Yeni bir sol anlayış gerekli -(TAMAMI)

Ekonomisi İMF ve Dünya Bankasına, enerjisi büyük ölçüde Rusya’ya ve yönetim anlayışı AB’ye endeksli Türkiye, AKP’nin iktidar olduğu 2002 yılından bu yana ekonomik ve siyasal bağımsızlığını yitirmiş, ulus devlet anlayışını reddetme sürecini yaşayan bir ülke görünümündedir. 400 milyar doları aşan iç ve dış borcu ile Türkiye, göbeğinden İMF ile dünya Bankasına, dolayısıyla Amerika’ya bağlıdır. Onların katkısı olmadan memur maaşlarını ödemede zorlanacak durumdadır. Öte yandan dış ticaretinde, turizm girdilerinde ve enerji sağlamada Rusya Türkiye için yaşamsal önem taşımaktadır. Ekonomik bağımsızlığı olmayan bir ülkenin siyaseten de bağımsız olması olanaksızdır. Türkiye, AKP hükümetinin yanlış politikaları yüzünden hem ekonomik ve siyasal bağımsızlığını yitirmiş hem de sanayi ve hizmetlerinin sahipliğini, Arap sermayesinin gölgesi altında, yabancı güçlerin eline teslim etmiştir.

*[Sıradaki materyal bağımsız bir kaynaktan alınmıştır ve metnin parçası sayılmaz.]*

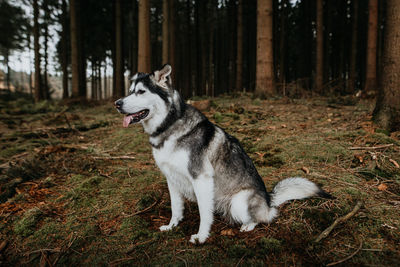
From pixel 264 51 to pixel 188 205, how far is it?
7564mm

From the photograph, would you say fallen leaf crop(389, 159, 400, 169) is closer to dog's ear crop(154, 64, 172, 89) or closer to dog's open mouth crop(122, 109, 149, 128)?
dog's ear crop(154, 64, 172, 89)

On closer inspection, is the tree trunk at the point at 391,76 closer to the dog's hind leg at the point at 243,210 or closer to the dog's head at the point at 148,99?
the dog's hind leg at the point at 243,210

AKP’nin bu teslimiyetinin altında yatan gerçek, ülkenin sosyal yaşamını önce ılımlı sonra radikal islamın yaşam biçimine dönüştürmek olduğu bir sır olmaktan çıkmıştır. Cemaatlerin böylesine korunduğu ve devlette kadrolaşmasına izin verildiği bir ortamda böyle bir sonucun kaçınılmaz olduğu artık bilinmektedir.

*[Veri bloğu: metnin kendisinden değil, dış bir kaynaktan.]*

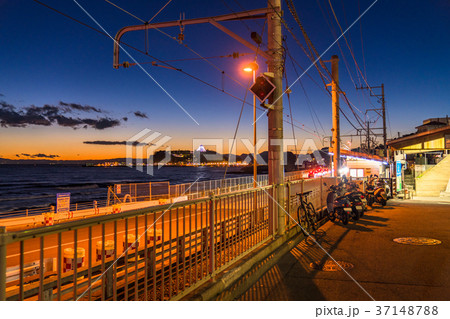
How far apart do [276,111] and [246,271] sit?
4.05 metres

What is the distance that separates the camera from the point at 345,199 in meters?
11.6

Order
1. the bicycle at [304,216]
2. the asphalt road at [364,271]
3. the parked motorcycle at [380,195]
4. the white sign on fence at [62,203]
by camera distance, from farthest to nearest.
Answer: the white sign on fence at [62,203] < the parked motorcycle at [380,195] < the bicycle at [304,216] < the asphalt road at [364,271]

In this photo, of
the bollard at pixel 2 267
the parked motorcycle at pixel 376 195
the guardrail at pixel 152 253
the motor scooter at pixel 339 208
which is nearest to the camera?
the bollard at pixel 2 267

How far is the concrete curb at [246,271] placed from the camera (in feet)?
15.1

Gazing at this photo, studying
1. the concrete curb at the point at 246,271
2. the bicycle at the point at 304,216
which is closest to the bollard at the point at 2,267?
the concrete curb at the point at 246,271

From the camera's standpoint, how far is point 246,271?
570 cm

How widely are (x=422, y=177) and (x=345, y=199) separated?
70.9ft

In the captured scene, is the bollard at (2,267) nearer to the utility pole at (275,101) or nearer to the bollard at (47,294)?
the bollard at (47,294)

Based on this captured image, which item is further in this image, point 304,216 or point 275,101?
point 304,216

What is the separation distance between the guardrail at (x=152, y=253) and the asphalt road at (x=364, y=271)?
81cm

Laik, demokratik Cumhuriyetten hızlı bir kaçış yaşanmaktadır.Cemaatlerin çok etkili olduğu bir ortam, seçmene sağlanan çıkar karşılığı alınmış oyların demokrasinin temel ilkeleri ile bağdaşmayacağı ve seçimlerin seçmenin özgür iradesini yansıtmayacağı ortadadır. Seçim sistemimiz artık bir cemaatler demokrasisine dönüşmüştür.AKP’nin laiklik karşıtı eylemlerin odağı olduğu Anayasa Mahkemesinin kararı ile ortaya konulmuştur. Bundan böyle ülkeyi özgür iradeli seçmenler değil seçmenleri parası ile medyası ile yönlendiren cemaatler yönetecektir.

Emperyalizmin güçlü temsilcilerine karşı mazlum bir ulus tarafından verilmiş ve kazanılmış Kurtuluş Savaşı’nın hiçbir ülküsü ve ilkesi ile bağdaşmayan günümüzün bu kaygı verici gelişmesinin bir alternatifi yok mu? Bu ülkeye Atatürk döneminin bağımsızlığını ve çağdaşlaşma sürecini yaşatacak bir siyasal iktidarın işbaşına geçme olasılığı hiç yok mu? Bu ulus, AKP’nin teslimiyetçi ve dinci politikalarını yaşamaya tutsak mı olacak? Namık Kemal’in ünlü dizesi olan,”Düşman dayamış sırtına hançerini/yok mudur kurtaracak bahtı kara maderini” dizesine Atatürk’ün verdiği yanıtı unutmamak gerek: “Bulunur kurtaracak bahtı kara maderini.”

Sorunun çözümü siyasetten geçmektedir. AKP’nin karşısına tutarlı politikalar üretebilecek, seçmen ile bütünleşebilecek, seçmeni cemaatlerin pençesinden kurtarabilecek, sivil toplum örgütleri ile aynı çatı altında birleşecek, ulusal girişimcilerle bütünleşebilecek, ülkesinin değerlerine sahip çıkacak ve yabancılara karşı dik duracak bir siyasal topluluk, AKP’nin sonunu hazırlayabilir. Bu siyasal direniş gücünün CHP olması için çok şey söylendi ve yazıldı. Atatürk’ün kurduğu partinin Atatürk ilke ve ülküsünü yaşama geçirebilmek için yeterli çaba gösteremedi. Yanlış kadrolarla siyaset yapmayı denedi. İnandırıcı alternatif sosyo-ekonomik politikalar hazırlayamadı. Politikayı toplumun örgütlü kesimi ile birlikte kucaklayamadı.

Ülkenin içine sokulmak istendiği orta çağ karanlığından kurtarılması için çağdaş sol bir düşünce tek seçenektir ve bunun sağlanması için de solda bugüne kadar yaşanmamış, ciddi bir diyalog dönemi başlamalıdır. Bunu sağlayacak olan ve bu konuda tarihsel bir sorumluluk taşıyan CHP’ye bu konuda bir öncülük görevi düşmektedir. CHP bu konuda laik, demokratik cumhuriyete ve ülkenin bütünlüğüne inanmış tüm sol kuruluşları, Solda Birlik Kurultayı adı altında bir kurultayda toplamalı ve değişik siyasal ve toplumsal kuruluşların katkıları ile yeni bir oluşumun, yeni bir anlayışın gergefini işlemelidir. CHP’nin yöneticileri Gülen cemaatinden medet ummak yerine Türkiye’nin içine itilmek istendiği karanlığı, sol kesime ısrarla anlatmaya devam etmeli ve yurtsever tüm aydınların desteğini almalıdır.

Ülkenin gidişinden, gelecekten kaygılı olanların, solun bu ülkede iktidar olmasını isteyenlerin ellerini taşın altına sokma zamanıdır.